====== Information supplied ======

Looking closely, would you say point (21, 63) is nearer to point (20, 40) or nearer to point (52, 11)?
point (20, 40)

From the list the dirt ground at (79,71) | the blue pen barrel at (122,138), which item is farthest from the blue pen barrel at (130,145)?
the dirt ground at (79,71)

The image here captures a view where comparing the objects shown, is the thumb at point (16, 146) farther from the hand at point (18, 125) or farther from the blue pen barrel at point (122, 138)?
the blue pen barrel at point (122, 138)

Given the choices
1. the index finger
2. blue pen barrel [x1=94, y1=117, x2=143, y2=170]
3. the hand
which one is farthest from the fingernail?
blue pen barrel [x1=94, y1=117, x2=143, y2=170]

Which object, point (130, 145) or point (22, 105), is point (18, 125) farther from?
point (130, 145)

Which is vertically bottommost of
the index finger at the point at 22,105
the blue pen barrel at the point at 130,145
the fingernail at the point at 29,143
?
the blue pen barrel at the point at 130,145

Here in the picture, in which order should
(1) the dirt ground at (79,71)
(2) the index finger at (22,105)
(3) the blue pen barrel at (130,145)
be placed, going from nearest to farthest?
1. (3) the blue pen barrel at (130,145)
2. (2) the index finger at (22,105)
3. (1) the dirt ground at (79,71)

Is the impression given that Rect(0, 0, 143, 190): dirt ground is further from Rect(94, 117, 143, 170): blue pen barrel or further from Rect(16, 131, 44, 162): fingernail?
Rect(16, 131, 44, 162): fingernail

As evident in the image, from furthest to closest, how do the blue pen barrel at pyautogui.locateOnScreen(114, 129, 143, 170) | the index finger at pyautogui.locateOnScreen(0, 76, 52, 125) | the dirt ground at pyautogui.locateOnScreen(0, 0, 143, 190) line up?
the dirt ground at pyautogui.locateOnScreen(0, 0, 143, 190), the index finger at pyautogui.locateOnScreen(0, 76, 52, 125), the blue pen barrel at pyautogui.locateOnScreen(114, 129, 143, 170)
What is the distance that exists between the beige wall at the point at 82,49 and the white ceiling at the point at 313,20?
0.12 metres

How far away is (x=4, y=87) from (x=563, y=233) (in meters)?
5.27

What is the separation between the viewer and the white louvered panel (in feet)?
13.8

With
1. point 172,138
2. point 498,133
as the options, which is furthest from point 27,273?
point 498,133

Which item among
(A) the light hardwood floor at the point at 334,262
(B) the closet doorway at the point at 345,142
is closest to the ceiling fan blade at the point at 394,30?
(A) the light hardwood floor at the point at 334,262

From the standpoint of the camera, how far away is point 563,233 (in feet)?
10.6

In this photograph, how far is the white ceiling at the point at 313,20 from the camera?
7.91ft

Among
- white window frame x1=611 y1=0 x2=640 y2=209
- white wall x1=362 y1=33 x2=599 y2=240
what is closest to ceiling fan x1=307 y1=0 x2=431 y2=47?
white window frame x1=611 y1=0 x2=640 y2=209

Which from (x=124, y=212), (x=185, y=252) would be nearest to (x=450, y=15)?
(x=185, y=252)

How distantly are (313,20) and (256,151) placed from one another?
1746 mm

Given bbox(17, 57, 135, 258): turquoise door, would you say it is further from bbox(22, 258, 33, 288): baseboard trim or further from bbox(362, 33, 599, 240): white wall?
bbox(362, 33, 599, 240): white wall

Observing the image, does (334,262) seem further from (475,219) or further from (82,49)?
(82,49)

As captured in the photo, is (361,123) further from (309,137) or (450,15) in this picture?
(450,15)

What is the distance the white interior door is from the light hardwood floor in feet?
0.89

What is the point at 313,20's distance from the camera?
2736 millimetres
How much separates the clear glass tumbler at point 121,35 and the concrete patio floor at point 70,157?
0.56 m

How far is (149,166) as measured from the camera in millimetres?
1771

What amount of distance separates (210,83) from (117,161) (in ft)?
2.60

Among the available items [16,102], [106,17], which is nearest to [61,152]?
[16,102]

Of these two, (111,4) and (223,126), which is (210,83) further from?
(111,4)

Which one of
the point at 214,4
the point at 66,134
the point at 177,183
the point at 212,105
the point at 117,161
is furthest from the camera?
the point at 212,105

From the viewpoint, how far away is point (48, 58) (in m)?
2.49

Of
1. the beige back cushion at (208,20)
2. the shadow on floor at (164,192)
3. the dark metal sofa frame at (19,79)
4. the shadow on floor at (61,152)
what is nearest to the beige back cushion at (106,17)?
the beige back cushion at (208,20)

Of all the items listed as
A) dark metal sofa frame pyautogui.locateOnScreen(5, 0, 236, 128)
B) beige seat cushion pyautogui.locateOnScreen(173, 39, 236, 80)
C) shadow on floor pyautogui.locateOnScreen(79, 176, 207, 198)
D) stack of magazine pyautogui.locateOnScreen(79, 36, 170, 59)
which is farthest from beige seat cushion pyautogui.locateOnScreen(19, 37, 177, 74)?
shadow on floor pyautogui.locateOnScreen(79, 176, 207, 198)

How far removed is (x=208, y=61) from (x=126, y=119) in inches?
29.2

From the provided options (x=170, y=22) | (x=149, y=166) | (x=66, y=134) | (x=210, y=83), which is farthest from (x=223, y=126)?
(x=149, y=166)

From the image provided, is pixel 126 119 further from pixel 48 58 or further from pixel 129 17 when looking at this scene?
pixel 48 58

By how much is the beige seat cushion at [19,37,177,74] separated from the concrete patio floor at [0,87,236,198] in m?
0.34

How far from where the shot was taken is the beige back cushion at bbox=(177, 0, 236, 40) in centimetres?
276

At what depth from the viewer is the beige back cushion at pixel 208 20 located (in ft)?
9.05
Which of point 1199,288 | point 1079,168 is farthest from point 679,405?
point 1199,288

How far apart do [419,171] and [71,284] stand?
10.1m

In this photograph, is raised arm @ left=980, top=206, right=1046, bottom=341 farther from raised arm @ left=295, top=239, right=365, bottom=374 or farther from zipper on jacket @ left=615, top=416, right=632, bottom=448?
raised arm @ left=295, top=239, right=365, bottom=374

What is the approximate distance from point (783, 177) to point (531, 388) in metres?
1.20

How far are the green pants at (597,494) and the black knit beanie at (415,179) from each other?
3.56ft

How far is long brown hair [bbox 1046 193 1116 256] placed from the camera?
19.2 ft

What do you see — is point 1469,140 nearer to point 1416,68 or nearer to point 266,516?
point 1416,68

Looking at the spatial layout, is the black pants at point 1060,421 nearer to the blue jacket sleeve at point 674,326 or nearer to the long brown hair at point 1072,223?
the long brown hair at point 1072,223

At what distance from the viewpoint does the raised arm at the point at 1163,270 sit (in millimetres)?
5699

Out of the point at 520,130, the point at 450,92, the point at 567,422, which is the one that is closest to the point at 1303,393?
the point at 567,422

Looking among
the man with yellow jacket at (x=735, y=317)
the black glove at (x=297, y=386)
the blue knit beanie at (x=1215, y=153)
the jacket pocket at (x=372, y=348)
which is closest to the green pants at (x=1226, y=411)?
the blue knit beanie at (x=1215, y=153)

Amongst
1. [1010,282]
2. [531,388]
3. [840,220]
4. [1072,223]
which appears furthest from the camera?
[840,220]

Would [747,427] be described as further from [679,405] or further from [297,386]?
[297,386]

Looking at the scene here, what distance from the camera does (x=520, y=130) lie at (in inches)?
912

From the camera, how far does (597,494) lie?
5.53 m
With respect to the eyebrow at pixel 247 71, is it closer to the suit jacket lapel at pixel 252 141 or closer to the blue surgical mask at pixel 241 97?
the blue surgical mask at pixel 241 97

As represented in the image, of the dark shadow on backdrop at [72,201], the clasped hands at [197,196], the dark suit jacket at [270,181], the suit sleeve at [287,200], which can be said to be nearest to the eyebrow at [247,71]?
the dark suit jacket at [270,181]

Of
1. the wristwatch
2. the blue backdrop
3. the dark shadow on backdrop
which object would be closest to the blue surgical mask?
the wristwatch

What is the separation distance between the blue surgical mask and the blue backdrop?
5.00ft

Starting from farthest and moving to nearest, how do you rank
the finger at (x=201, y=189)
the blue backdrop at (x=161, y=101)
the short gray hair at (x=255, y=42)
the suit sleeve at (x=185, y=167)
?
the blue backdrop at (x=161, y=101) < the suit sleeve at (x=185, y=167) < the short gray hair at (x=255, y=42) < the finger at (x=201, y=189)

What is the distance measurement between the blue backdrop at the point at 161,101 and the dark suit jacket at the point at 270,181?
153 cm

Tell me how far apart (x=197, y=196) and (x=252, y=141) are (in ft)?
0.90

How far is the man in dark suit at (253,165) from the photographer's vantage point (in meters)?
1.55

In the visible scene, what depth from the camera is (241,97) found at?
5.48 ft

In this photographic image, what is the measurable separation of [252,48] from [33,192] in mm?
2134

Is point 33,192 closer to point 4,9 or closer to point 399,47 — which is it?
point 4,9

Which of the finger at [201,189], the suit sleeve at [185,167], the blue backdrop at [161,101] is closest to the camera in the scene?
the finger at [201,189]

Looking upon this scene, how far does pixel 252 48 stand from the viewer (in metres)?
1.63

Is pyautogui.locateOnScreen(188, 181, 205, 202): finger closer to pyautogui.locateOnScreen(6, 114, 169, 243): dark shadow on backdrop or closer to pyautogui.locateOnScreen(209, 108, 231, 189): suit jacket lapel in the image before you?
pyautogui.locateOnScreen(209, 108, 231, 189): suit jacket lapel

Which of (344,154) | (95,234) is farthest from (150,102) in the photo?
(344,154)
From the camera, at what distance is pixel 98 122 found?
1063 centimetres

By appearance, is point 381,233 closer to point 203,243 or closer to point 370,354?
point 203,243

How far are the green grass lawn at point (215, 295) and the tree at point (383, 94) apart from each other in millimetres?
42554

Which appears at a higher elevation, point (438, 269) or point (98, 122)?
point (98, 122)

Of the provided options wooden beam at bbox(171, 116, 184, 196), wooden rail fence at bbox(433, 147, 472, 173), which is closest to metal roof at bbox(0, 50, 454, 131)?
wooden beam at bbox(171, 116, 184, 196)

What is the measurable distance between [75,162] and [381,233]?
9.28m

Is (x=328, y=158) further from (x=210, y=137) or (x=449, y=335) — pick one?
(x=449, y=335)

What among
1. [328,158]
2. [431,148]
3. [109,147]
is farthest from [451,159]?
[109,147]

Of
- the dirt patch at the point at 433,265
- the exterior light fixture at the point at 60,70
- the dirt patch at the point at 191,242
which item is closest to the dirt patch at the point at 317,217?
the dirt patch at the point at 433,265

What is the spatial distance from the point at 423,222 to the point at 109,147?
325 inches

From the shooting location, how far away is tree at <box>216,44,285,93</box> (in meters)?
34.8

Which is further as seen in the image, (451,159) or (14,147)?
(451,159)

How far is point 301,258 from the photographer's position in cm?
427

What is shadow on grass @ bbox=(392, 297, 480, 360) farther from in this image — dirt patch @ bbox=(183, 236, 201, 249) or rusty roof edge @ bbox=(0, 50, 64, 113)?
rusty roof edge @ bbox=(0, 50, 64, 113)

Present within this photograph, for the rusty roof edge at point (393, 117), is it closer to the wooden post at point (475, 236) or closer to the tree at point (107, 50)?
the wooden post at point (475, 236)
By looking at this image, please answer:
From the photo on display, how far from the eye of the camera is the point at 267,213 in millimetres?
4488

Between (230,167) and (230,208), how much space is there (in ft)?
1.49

======

Duplicate the records word for word, starting at the line that contains "How far is point" and ending at the final line of the records, including both of those lines.

◆ Completed task:
How far is point 301,258 from the photographer's position in cm?
427

What is shadow on grass @ bbox=(392, 297, 480, 360) farther from in this image — dirt patch @ bbox=(183, 236, 201, 249) or rusty roof edge @ bbox=(0, 50, 64, 113)?
rusty roof edge @ bbox=(0, 50, 64, 113)

Present within this photograph, for the rusty roof edge at point (393, 117), is it closer to the wooden post at point (475, 236) or closer to the tree at point (107, 50)?
the wooden post at point (475, 236)
By looking at this image, please answer:
From the photo on display, how far from the eye of the camera is the point at 267,213 in millimetres?
4488

Between (230,167) and (230,208), how much space is there (in ft)?
1.49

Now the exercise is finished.